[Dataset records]

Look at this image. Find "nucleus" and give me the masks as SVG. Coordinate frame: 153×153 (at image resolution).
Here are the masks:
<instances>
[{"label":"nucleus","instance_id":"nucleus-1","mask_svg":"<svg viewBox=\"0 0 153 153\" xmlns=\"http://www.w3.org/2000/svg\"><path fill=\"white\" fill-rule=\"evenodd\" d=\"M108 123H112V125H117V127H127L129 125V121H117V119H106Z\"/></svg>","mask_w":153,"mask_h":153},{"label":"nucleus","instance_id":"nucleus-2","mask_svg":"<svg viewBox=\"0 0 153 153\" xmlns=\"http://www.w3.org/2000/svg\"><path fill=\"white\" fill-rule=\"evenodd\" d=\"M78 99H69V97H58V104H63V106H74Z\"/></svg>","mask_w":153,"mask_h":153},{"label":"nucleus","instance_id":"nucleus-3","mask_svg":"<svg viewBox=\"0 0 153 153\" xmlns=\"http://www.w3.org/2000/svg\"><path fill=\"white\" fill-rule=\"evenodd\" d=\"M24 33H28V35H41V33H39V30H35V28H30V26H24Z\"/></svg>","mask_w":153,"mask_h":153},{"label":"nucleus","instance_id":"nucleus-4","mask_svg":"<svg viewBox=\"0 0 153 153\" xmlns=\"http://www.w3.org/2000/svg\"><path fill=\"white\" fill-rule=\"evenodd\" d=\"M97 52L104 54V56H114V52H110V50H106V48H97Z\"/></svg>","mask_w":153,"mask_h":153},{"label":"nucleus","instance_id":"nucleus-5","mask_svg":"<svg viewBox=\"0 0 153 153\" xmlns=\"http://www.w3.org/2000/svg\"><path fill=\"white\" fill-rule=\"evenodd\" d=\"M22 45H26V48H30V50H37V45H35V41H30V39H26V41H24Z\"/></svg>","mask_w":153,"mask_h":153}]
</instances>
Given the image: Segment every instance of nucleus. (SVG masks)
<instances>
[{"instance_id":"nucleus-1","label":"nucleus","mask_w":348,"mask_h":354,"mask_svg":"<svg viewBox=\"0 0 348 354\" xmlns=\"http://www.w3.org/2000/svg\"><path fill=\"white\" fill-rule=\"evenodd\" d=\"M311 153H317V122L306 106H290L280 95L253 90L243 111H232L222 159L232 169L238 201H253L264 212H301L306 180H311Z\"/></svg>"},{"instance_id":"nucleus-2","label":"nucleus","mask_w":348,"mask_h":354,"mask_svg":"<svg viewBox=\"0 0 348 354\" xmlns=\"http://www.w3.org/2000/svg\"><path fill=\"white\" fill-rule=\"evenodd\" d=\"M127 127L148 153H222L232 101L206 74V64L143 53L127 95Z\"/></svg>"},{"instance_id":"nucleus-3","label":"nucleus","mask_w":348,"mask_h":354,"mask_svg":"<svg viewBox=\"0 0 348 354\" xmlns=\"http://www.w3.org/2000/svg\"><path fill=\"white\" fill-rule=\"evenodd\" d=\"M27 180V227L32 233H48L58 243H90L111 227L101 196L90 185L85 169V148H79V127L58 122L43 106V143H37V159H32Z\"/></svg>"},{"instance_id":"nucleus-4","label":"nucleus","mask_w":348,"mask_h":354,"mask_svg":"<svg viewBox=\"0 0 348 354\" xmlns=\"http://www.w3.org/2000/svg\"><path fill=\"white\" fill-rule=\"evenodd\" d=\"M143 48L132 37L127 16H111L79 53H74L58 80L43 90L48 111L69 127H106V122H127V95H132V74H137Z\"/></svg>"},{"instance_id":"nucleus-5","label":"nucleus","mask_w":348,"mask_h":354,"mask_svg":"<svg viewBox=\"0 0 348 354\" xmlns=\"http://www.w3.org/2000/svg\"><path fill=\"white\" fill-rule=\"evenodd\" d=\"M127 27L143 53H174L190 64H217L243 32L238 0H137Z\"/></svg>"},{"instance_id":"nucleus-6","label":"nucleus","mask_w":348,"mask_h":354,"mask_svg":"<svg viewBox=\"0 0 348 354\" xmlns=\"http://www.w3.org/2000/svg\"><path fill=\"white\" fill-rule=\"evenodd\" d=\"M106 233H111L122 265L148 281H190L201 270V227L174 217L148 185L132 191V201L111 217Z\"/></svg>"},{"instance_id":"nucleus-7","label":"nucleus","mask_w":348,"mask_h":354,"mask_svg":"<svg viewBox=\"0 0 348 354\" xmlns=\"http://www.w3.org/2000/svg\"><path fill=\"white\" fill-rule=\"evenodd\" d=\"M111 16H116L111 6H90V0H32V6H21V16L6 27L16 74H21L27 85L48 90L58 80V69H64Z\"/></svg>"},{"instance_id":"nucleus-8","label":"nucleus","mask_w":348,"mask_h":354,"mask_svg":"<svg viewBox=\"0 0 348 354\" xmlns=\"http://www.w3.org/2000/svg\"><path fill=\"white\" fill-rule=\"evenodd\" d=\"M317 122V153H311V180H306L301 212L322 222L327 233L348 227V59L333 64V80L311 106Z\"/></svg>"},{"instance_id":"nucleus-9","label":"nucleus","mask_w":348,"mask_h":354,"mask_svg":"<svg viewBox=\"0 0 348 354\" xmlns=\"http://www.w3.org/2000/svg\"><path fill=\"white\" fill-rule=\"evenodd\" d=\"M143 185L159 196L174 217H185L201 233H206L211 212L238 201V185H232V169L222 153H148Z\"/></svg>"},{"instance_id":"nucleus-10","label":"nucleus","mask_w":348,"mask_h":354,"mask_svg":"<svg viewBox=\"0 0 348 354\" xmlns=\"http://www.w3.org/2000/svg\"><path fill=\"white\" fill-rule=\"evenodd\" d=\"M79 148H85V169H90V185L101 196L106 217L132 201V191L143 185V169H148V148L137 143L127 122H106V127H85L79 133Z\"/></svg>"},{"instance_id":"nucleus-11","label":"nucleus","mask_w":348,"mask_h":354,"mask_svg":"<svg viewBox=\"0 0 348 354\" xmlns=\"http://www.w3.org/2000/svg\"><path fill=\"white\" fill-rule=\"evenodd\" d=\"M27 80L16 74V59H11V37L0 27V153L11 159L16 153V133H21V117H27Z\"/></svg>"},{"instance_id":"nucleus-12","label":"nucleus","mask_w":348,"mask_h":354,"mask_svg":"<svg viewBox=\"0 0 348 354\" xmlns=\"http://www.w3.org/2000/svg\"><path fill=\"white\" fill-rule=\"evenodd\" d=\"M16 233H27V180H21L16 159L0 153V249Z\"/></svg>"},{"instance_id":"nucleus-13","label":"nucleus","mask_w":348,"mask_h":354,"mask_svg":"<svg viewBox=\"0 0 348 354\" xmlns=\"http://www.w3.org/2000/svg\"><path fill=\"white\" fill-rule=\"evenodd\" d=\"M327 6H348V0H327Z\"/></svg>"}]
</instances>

### [Task brief]
How many lines in the records above contain the string "image"? Case counts; reply with the number only.

### [Exercise output]
2